Plusieurs initiatives et rapports récents font ressortir la nécessité de la coopération et de la communication entre les organismes qui s’occupent de la prostitution chez les jeunes. Dans son rapport, le Working Group on Juvenile Prostitution (Manitoba Child and Youth Secretariat, 1996) a recommandé que le ministère des Services à la famille favorise le réseautage et la coordination entre les organismes de Winnipeg qui offrent des services importants aux jeunes prostitués et aux jeunes de la rue. En 1996, le gouvernement de la Colombie-Britannique a lancé un plan d’action provincial sur la prostitution qui encourageait les policiers, les fournisseurs de services, les parents, les jeunes et les collectivités à conjuguer leurs efforts afin d’élaborer des initiatives ciblant les souteneurs et les clients, la violence envers les prostitués ainsi que les questions relatives à la sécurité et à la nuisance dans les quartiers. En outre, Sas et Hurley (1997, p. 185) ont recommandé un protocole d’enquête interorganismes encadrant la lutte contre l’exploitation sexuelle des enfants, qui s’appliquent à des organismes importants comme la Société daide à lenfance, la police, le bureau des procureurs de la Couronne, les conseils scolaires locaux et l’unité de services de santé. Les auteurs ont également recommandé l’élaboration d’une stratégie nationale pour lutter contre la violence sexuelle à l’endroit des enfants.

3.6 Thèmes communs sous-tendant les interventions contre la prostitution chez le jeunes

L’examen des divers rapports, initiatives et recommandations met en lumière l’inquiétude grandissante que suscitent la victimisation et l’exploitation des jeunes qui se livrent à la prostitution. Dans plusieurs provinces et territoires canadiens, on a tenté d’assimiler la prostitution des jeunes à une forme d’exploitation sexuelle des enfants et de violence sexuelle à leur endroit (par exemple, voir les recommandations du Prostitution Policy, Service and Research Committee for the Calgary Community, 1996; Manitoba Child and Youth Secretariat, 1996). De nouveaux programmes et stratégies ont aussi vu le jour afin de protéger les jeunes qui se livrent à la prostitution et sont victimes d’exploitation sexuelle (Colombie-Britannique, 1994, 1996 et 1997). Ailleurs, on a recommandé de modifier les dispositions législatives régissant la protection de lenfance pour considérer l’exploitation sexuelle des jeunes comme de la violence faite aux enfants (recommandations du Prostitution Policy, Service and Research Committee for the Calgary Community, 1996; Manitoba Child and Youth Secretariat, 1996). Ces mesures contrastent avec les efforts précédents qui appuyaient l’imposition de sanctions criminelles aux jeunes qui se livraient à la prostitution pour les protéger (par exemple, voir Badgley, 1984).

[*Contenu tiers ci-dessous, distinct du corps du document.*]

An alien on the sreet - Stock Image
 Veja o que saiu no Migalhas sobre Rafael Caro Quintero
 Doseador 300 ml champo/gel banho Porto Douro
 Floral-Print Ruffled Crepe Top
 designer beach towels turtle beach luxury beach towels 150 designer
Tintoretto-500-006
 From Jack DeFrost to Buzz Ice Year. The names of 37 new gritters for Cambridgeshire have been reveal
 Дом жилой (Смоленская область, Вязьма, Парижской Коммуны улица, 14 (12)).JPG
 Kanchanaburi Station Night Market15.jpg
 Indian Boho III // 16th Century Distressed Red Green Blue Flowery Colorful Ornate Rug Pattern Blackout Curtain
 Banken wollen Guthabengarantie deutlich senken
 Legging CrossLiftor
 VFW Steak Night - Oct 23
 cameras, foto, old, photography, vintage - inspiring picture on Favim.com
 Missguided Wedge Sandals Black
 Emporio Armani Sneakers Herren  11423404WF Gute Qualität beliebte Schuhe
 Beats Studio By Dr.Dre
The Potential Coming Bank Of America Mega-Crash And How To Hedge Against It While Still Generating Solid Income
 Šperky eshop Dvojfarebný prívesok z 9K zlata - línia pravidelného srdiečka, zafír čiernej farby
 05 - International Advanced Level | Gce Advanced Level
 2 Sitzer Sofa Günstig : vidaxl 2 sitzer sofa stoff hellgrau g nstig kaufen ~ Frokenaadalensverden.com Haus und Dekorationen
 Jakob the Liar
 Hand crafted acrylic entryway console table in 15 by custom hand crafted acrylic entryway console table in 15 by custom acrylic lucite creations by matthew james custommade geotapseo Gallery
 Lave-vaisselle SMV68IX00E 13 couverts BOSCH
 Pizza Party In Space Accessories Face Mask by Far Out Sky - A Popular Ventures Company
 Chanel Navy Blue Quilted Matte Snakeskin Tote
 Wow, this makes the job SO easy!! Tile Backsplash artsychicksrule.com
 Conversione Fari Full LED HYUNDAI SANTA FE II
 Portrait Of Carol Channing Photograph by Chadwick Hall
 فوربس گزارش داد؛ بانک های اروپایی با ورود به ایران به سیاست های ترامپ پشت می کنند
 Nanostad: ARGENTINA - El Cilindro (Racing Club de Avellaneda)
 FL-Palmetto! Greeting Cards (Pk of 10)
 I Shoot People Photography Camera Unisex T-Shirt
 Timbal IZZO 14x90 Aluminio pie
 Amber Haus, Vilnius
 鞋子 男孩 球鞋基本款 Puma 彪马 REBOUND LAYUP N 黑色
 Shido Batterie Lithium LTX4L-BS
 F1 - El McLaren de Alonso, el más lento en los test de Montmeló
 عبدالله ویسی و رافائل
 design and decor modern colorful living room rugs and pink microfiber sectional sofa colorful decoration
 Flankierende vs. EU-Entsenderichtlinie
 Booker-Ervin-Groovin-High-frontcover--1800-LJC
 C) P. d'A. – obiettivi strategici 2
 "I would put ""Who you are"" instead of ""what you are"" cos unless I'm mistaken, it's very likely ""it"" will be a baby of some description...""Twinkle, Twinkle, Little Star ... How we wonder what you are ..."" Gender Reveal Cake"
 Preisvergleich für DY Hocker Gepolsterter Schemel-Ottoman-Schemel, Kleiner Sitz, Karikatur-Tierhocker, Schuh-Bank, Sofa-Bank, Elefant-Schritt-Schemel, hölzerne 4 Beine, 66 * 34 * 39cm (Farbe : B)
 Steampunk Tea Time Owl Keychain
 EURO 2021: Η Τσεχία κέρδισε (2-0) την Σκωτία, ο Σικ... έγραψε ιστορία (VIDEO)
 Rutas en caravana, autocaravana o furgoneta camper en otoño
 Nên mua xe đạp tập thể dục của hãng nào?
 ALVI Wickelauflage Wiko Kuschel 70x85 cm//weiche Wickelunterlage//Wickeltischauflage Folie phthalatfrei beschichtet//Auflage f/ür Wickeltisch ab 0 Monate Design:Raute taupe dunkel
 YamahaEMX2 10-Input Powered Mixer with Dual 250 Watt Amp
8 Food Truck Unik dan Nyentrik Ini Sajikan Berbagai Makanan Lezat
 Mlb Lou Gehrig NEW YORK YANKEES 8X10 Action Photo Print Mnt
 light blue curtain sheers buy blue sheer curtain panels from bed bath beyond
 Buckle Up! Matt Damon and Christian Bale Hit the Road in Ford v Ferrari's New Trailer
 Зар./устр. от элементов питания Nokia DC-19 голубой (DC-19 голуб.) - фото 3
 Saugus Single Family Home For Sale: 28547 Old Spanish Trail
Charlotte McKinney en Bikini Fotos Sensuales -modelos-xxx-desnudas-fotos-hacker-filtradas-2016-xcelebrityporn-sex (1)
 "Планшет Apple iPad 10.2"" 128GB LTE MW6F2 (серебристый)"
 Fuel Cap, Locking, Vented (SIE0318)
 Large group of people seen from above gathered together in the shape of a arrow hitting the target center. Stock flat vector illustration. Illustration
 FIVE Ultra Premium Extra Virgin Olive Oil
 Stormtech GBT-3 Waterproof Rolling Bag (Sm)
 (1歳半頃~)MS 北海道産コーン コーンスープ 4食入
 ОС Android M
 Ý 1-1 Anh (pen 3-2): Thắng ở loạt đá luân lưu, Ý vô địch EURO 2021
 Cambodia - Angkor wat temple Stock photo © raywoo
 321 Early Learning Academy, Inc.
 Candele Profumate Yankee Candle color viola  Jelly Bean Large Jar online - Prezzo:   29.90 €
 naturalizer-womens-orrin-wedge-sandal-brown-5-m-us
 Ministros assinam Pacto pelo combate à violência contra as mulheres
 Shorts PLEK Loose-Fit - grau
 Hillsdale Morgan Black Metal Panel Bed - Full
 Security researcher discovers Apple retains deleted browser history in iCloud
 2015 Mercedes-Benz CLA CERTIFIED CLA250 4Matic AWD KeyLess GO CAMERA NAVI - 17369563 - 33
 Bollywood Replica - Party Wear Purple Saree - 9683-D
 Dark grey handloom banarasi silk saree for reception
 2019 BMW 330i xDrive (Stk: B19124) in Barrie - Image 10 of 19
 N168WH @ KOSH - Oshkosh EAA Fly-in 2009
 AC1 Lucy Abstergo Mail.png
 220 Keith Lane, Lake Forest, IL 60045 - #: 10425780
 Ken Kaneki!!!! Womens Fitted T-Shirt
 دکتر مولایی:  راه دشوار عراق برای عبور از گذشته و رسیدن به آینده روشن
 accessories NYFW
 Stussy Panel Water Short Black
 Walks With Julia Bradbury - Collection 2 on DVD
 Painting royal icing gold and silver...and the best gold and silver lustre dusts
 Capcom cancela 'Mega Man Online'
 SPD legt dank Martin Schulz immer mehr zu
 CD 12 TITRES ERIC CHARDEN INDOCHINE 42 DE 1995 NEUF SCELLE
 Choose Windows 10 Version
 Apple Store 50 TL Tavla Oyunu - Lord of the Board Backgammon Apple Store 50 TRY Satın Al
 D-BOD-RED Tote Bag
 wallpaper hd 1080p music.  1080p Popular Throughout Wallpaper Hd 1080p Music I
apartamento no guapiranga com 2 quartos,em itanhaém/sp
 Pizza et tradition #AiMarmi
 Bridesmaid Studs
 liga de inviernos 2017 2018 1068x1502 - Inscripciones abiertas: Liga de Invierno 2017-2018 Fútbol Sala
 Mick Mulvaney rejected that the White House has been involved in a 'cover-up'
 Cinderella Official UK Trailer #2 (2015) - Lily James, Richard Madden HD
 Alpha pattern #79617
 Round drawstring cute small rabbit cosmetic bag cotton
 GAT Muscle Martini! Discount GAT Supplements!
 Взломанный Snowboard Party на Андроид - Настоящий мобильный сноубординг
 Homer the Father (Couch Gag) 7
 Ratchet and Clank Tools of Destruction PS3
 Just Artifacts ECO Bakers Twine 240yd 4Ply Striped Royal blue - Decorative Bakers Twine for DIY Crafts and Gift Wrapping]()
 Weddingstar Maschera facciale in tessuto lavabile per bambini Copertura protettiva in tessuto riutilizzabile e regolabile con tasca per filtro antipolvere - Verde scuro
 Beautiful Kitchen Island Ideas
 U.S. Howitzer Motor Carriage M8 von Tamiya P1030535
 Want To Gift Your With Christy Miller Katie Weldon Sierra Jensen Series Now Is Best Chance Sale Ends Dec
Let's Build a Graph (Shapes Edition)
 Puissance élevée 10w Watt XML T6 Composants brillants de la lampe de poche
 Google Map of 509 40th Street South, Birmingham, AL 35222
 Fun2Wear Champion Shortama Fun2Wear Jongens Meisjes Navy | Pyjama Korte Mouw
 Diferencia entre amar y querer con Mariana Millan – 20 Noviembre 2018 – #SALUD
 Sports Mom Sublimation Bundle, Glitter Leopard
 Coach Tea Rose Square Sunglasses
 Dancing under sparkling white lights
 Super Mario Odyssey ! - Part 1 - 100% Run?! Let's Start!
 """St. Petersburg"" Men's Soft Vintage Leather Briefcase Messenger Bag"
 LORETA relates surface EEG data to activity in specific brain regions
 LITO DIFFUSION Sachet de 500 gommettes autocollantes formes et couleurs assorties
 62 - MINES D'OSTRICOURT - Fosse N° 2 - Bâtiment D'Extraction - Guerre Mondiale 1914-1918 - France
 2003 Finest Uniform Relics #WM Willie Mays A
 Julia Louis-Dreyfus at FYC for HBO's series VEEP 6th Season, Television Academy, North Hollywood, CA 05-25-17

Les tentatives visant à tenir les proxénètes des jeunes responsables de leurs actes sont un corollaire des efforts déployés récemment pour protéger les jeunes prostitués. En 1996, le Manitoba Child and Youth Secretariat a suggéré que les entremetteurs des jeunes prostitués reconnus coupables figurent dans un registre des personnes condamnées pour violence envers les enfants, et il a présenté un projet de loi permettant de saisir les véhicules utilisés pour commettre des infractions liées à la prostitution (communiqué de presse du gouvernement du Manitoba, 1998). En outre, diverses initiatives ont été entreprises en vue de mettre au point des mécanismes servant à appliquer le paragraphe 212(4) du Code criminel et à cibler les proxénètes (par exemple, voir la Colombie-Britannique, 1996 et 1997).


[2] Pour une critique du Rapport Fraser, voir Kanter (1985), Lowman et coll. (1986) et O’Connor (1988).